**Exercise goal**:
Only one stretch of the data should be retyped: the lines from the line containing "Boxing, the Gym, and" through the line containing "Paging Dr. Daddy ebook by Teresa Southwick". Keep pictures out of it.

**Data under study**:
>>>
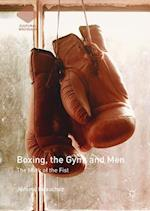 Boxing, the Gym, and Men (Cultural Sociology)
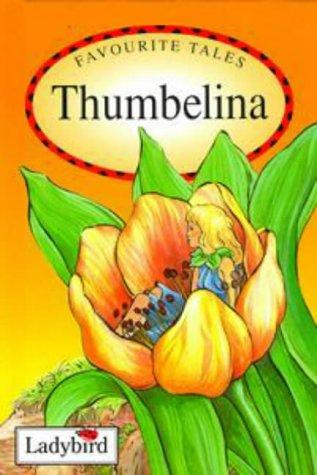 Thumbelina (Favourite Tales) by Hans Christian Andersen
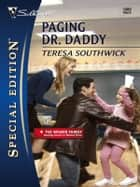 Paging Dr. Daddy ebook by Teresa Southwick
<<<
>>>
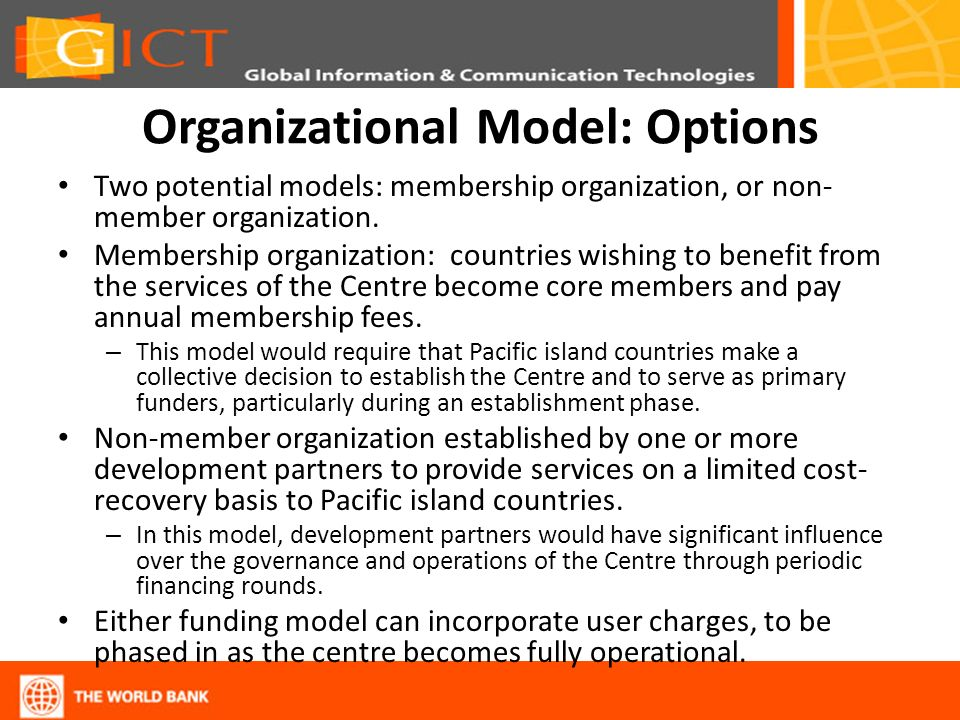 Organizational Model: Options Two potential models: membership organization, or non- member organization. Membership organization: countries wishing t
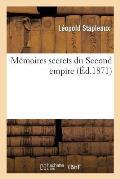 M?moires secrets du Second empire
<<<
**Answer area**:
 Boxing, the Gym, and Men (Cultural Sociology)
 Thumbelina (Favourite Tales) by Hans Christian Andersen
 Paging Dr. Daddy ebook by Teresa Southwick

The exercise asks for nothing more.